When funnel metrics moved, we brought managing directors the same artifacts the squad used, not a summarized version. Transparency accelerated the native mandate.
Experiment funnel variants showing paid and free booking paths
How we differentiated the two offers: Variant A, free to book cars; Variant B, 100 EUR to book up to three cars, to compare behavior across segments.

Design & Delivery

heyChauffeur: validate demand before wheels turn

Research finding

Consumers wanted flexible test drives, but logistics, insurance, and depreciation made a full MVP ruinously expensive if the hypothesis failed.

Design decision

We prototyped an in platform booking funnel with two offers (free versus 100 EUR for up to three cars) and measured postal code plus email steps as separate intent layers.

Mobile UI for the heyChauffeur experiment
User flow for heyChauffeur: postal code captures interest, email captures intent, so we could validate demand on the platform before committing to real world service logistics.

Research finding

We needed Prestige segment truth without waiting for months of qual recruitment.

Design decision

Data science targeted Prestige userIDs on return visits, while we mirrored the same UX for broader cohorts to compare behavior, not just anecdotes.

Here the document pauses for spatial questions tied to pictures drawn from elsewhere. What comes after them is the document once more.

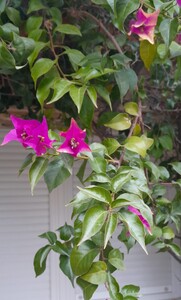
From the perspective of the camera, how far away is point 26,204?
2.64 metres

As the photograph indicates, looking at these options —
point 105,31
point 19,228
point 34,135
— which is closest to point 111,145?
point 34,135

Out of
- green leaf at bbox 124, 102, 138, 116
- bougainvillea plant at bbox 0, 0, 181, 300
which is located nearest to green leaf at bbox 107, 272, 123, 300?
bougainvillea plant at bbox 0, 0, 181, 300

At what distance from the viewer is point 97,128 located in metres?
1.73

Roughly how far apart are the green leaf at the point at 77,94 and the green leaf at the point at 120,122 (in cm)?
22

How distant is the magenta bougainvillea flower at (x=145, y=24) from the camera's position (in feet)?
3.54

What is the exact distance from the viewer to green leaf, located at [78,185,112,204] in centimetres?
85

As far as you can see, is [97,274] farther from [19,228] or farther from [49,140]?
[19,228]

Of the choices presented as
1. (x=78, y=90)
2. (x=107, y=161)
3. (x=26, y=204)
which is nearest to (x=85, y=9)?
(x=78, y=90)

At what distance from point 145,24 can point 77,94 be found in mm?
234

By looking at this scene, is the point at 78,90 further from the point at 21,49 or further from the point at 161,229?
the point at 161,229

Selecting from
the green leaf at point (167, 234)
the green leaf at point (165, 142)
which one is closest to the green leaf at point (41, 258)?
the green leaf at point (167, 234)

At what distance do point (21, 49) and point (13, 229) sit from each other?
162 cm

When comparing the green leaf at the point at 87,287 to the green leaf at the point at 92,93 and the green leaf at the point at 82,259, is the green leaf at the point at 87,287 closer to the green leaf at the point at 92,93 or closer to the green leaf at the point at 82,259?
the green leaf at the point at 82,259

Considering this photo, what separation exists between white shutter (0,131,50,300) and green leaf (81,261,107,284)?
167 cm
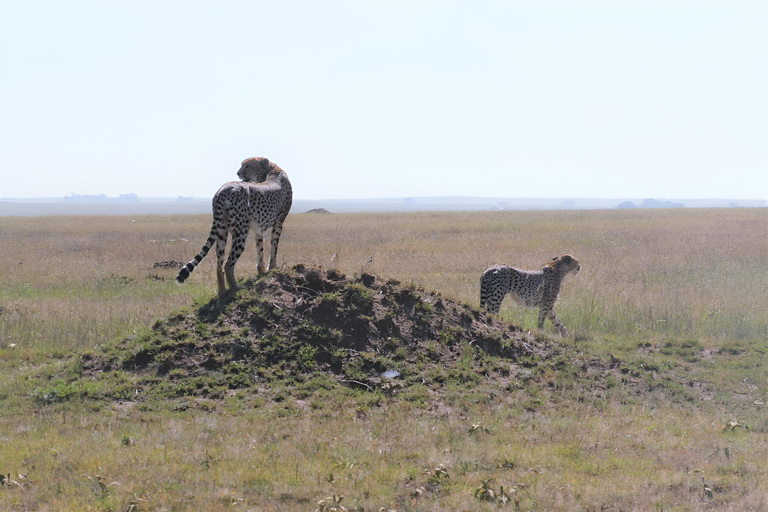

Native apps: sprint, learn, ship

Research finding

Mobile web attracted phone traffic, but usability studies showed persistent friction in filters, onboarding, and dealer handoff compared to native patterns users already knew from competitors.

Design decision

We ran a condensed design sprint with CPO and strategic design in the room, locked a storyboard, then let heyLabs iterate prototypes against lead generation KPIs before App Store and Play submission.

Design sprint workshop with team reviewing storyboards
The last day of the design sprint as the team decides on the scope of the final prototype.
HeyCar mobile app interface
Shipped native apps on the App Store and Google Play, with flows refined toward lead generation as the primary KPI: prospective customers contacting dealerships through the platform.

Impact

Engagement uplift on instrumented mobile journeys after we prioritized native patterns and experimentation learnings in the roadmap.

Lead gen

Native apps beat the web product on lead generation, the KPI leadership used to justify continued investment in mobile.

Validated

heyChauffeur funnel proved measurable intent before we committed to logistics, insurance, and fleet coordination spend.

These outcomes were reviewed with managing directors using the same dashboards the squad watched daily, not a sanitized monthly rollup.

Transformation

Beyond the metrics, HeyCar learned to treat growth as a portfolio of bets with kill criteria, not a sequence of heroic launches.

Evidence led roadmap

Opinion driven debates gave way to experiment readouts that fit executive calendars. Mobile first stopped being a slogan and became the planning default.

Shared tooling

Client side experimentation patterns became reusable infrastructure other teams could adopt without reinventing governance.

Design at the center

Design connected dealer economics, consumer psychology, and technical constraints so narratives stayed coherent from hack week slide to App Store screenshot.

Leadership Principles

1

Prove intent before ops

The cheapest learning happens in the funnel, not in the warehouse. If you cannot sketch the KPI sheet first, you are funding theater.
2

Adapt rituals to power calendars

A perfect five day sprint that no executive attends delivers slower truth than an adapted sprint with explicit handoffs.
3

Make data science a co author

When designers own the hypothesis and data science owns the cohort keys, you avoid beautiful interfaces that cannot be targeted or measured.

Looking ahead

The native apps gave HeyCar a credible pocket presence, while the experimentation stack created room for more service bets at bounded risk. Next horizons were deeper personalization on listings, dealer side workflow parity, and extending validated services into fulfillment only when metrics repeated in multiple regions.